Oftentimes, images need to be down-sampled before being fed to a network. Big images slow down training and prediction (inference) speed. They also require more memory for training. In other cases, like the MIL seafood example (ClassSeaFoodInspect.cpp), smaller objects are extracted from larger images. This can be done by simply applying a child buffer whose location and dimensions are established from other operations like blob analysis. Care must be taken to ensure that the preprocessing step does not produce adverse effects. For example, down-sampling should not eliminate important features in the image.

Preprocessing can also improve the classification accuracy, especially when the training dataset is small, by removing the uninformative parts of the image, such as borders. This allows the classifier to learn the user intended features faster. You should apply the same preprocessing to the images used for training and for prediction.


Adjusting made for bias and variance analysis can prove insufficient for improving your classifier's training. This can be a sign that hidden or unsuspected issues might exist, which often has to do with your data.

Data quality

Carefully review your datasets and look for:

  • Systematic data preparation errors.

  • A significant amount of mislabeled data that you must fix.

  • An inappropriate data augmentation strategy (for the training dataset) that does not reflect the original goal.

Data distribution

Typically, the data in all your datasets come from the same distribution (the same environment and setup). However this is not always the case.

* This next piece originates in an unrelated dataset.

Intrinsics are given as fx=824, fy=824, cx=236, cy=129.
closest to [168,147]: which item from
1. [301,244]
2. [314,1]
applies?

For example, the training dataset might contain images from different sources or systems, such as images of fabrics from the internet and also from the target application, while the development dataset might only contain images of fabrics taken from the target application. In such cases, you can create another dataset (the training development set) which has images from the same distribution as the training dataset, and use it to determine the presence of data mismatch issues between the training dataset and the development dataset.

Unbalanced data

As previously discussed, you should collect and label as much data as possible for all classes. However for some applications this can be impossible, and you might have highly unbalanced data; for example, a dataset might contain 1000 images representing ClassA (these can be the valid versions of the image), but only 25 bad images representing ClassB (these can be the invalid versions of the image).

With such an imbalance, the global accuracy can lead to a misleading interpretation of the classifier's true performance. You should therefore verify the accuracy per class (this is also known as recall). Consider a dataset that has 99% of its content represented by ClassA and 1% of its content represented by ClassB; this dataset's global accuracy can be as high as 99%, even though the classifier fails 100% of the time when trying to classify ClassB.